Prep 1 hr 20 mins
Cook 1 hr
These tasty fritters are both sweet and savory, and came from a combination of a few recipes I found online. The result was perfect, and I had to share! This recipe is perfect as a side dish for a potluck, or an appetizer at a party. They're great hot, and still delicious at room temperature.
- 1 medium pie pumpkin or 2 (15 ounce) cans pumpkin puree
- 4 eggs (separated)
- 1⁄4 red onion, finely diced
- 1⁄2 cup feta cheese, crumbled
- 1⁄4 cup fresh oregano, finely chopped
- 1 1⁄4 cups flour
- 4 teaspoons baking powder
- 1 teaspoon salt
- 1⁄4 teaspoon cinnamon
- 1⁄4 teaspoon ground cloves
- cooking spray
- Cut the pumpkin in half, scoop out the goop (and reserve the seeds to bake later!).

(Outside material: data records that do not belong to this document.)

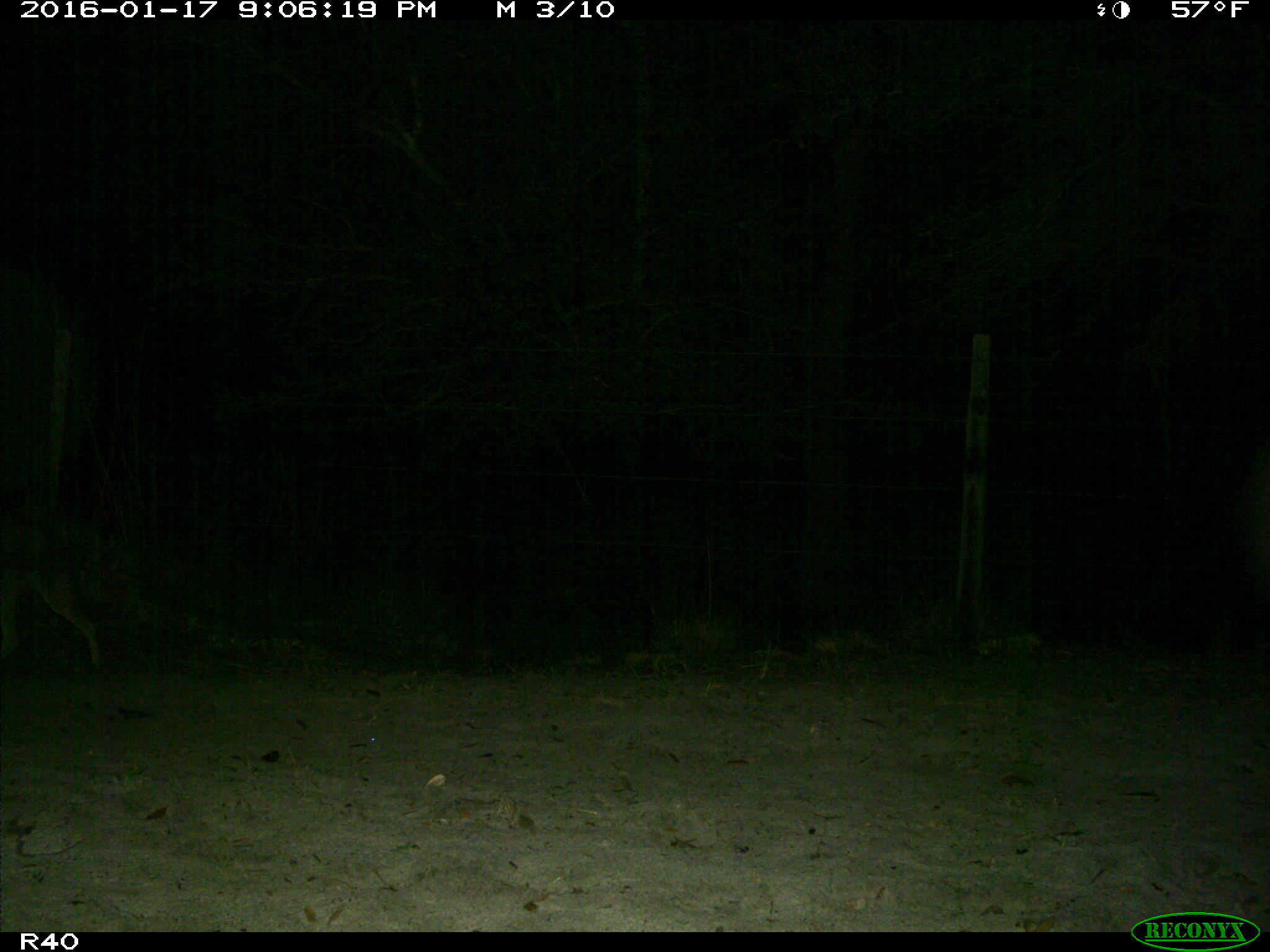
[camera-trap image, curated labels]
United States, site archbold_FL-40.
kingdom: Animalia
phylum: Chordata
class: Mammalia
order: Carnivora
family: Canidae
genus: Canis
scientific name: Canis latrans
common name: coyote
Canis latrans (coyote).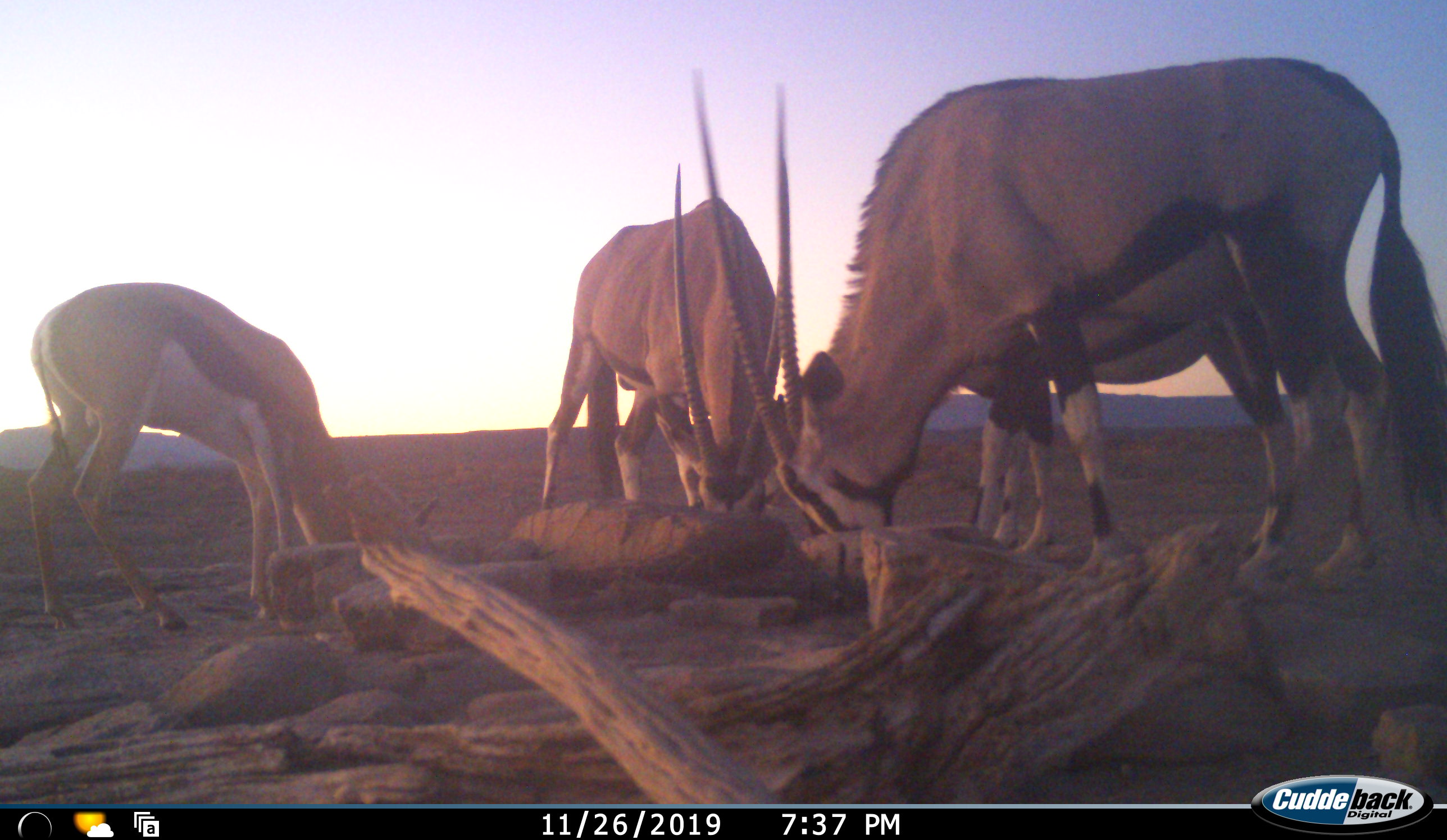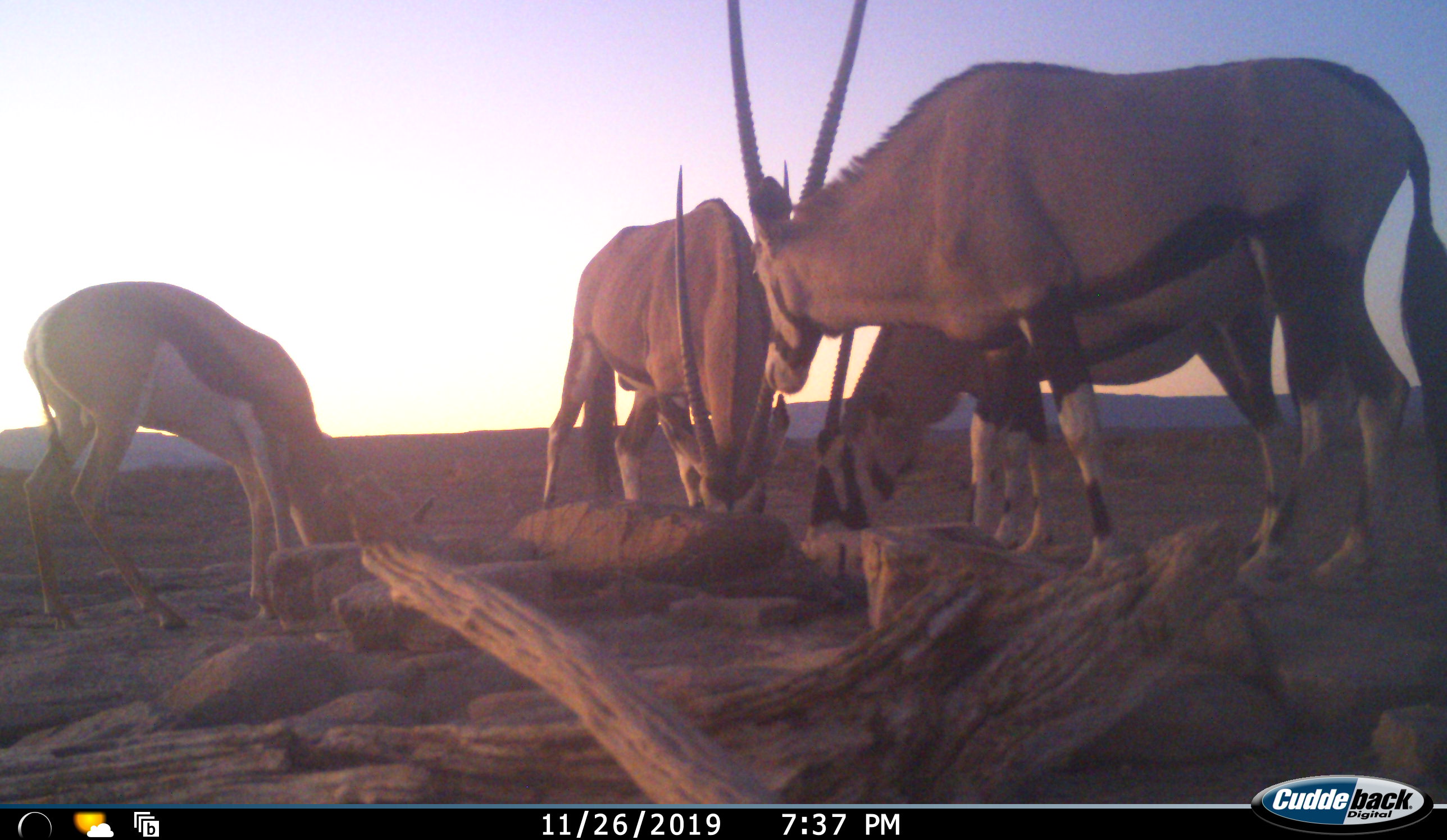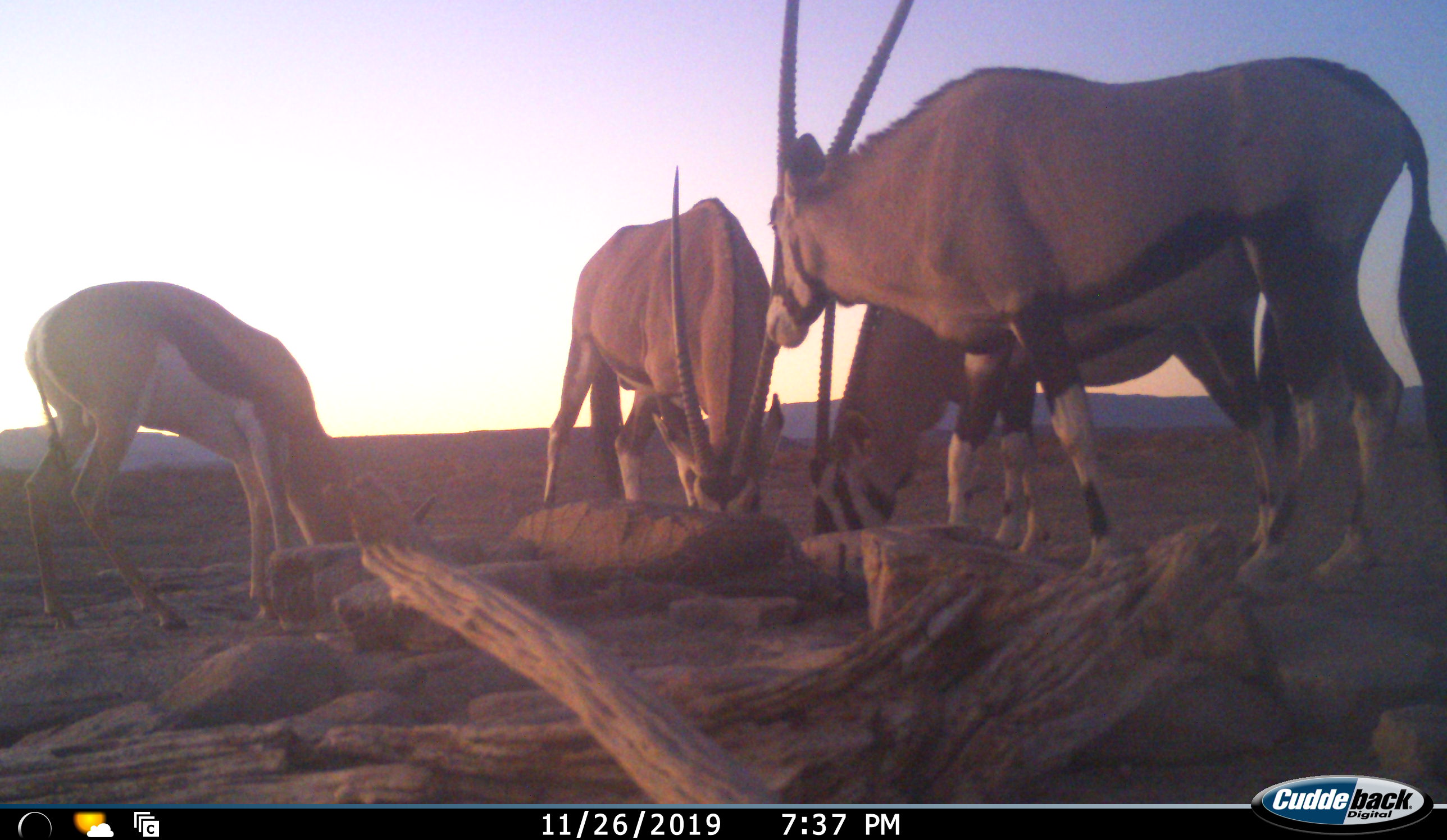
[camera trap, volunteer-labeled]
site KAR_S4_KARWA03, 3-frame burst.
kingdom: Animalia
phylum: Chordata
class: Mammalia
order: Artiodactyla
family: Bovidae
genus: Oryx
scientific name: Oryx gazella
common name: gemsbok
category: oryx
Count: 3.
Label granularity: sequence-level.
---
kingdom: Animalia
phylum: Chordata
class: Mammalia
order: Artiodactyla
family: Bovidae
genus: Antidorcas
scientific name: Antidorcas marsupialis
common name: springbok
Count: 1.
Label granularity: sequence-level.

- Roast the pumpkin at 375 F for about an hour.
- Scoop out the cooked pumpkin and mash or puree.
- Add the egg yolks to the mashed pumpkin.
- Using a stand or hand mixer, beat the egg whites until they are foamy and form soft peaks.

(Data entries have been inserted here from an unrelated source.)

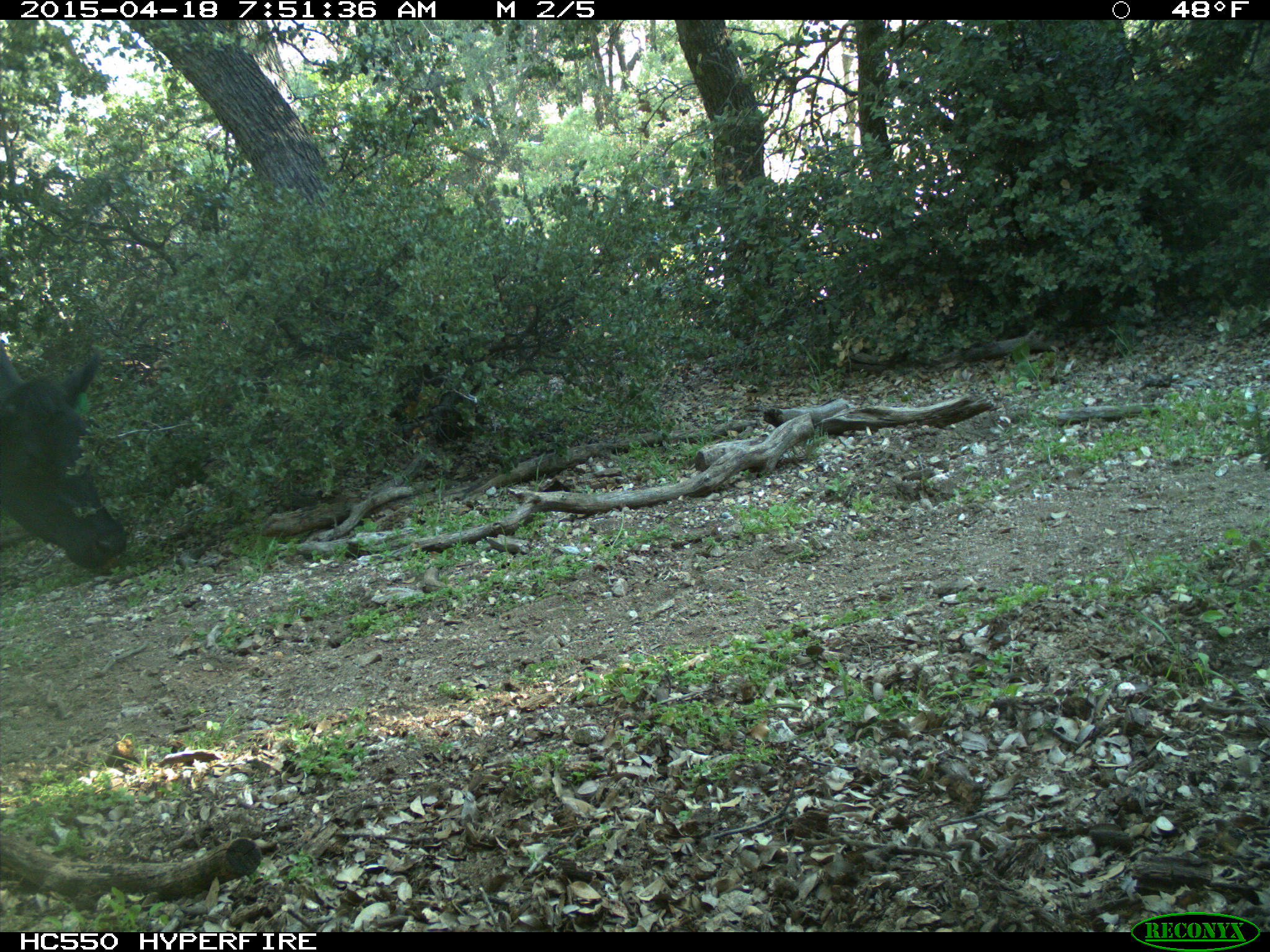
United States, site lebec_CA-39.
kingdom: Animalia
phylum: Chordata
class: Mammalia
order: Artiodactyla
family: Bovidae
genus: Bos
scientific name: Bos taurus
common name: domestic cow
Bos taurus (domestic cow).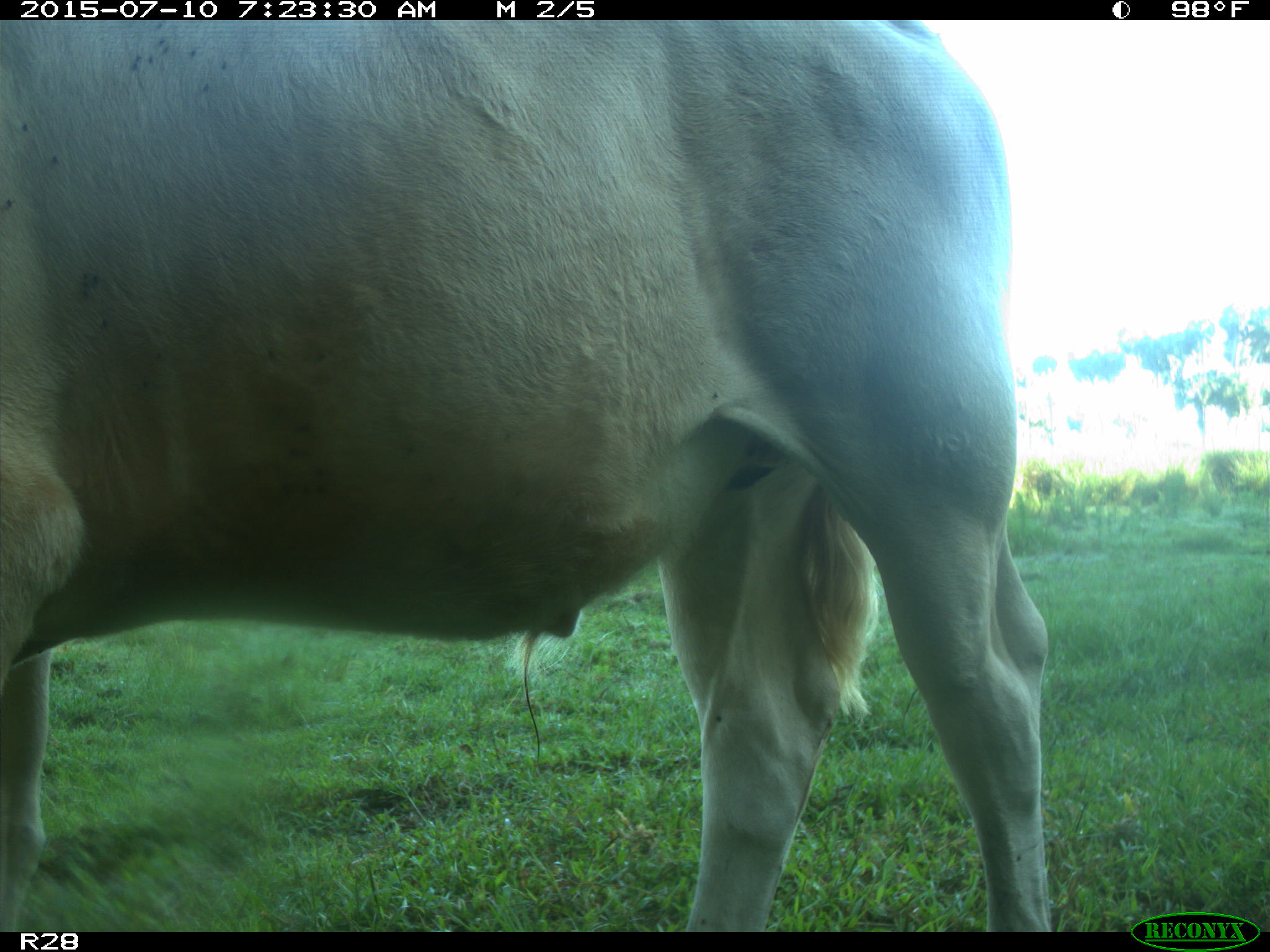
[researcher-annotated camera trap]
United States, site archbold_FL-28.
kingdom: Animalia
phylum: Chordata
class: Mammalia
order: Artiodactyla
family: Bovidae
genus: Bos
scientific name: Bos taurus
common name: domestic cow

- Fold the egg white into the pumpkin, and mix in the remaining ingredients.
- Spray a large pan with cooking spray.
- Over medium heat, drop a spoonful of the pumpkin mixture into the pan. One spoonful will create a 2-3 inch fritter. To make your life easier, cook no more than four fritters at once.
- After approximately 2 minutes, flip the fritter.
- After 2 minutes on the second side, set aside.
- Continue with the remaining batter until you're done!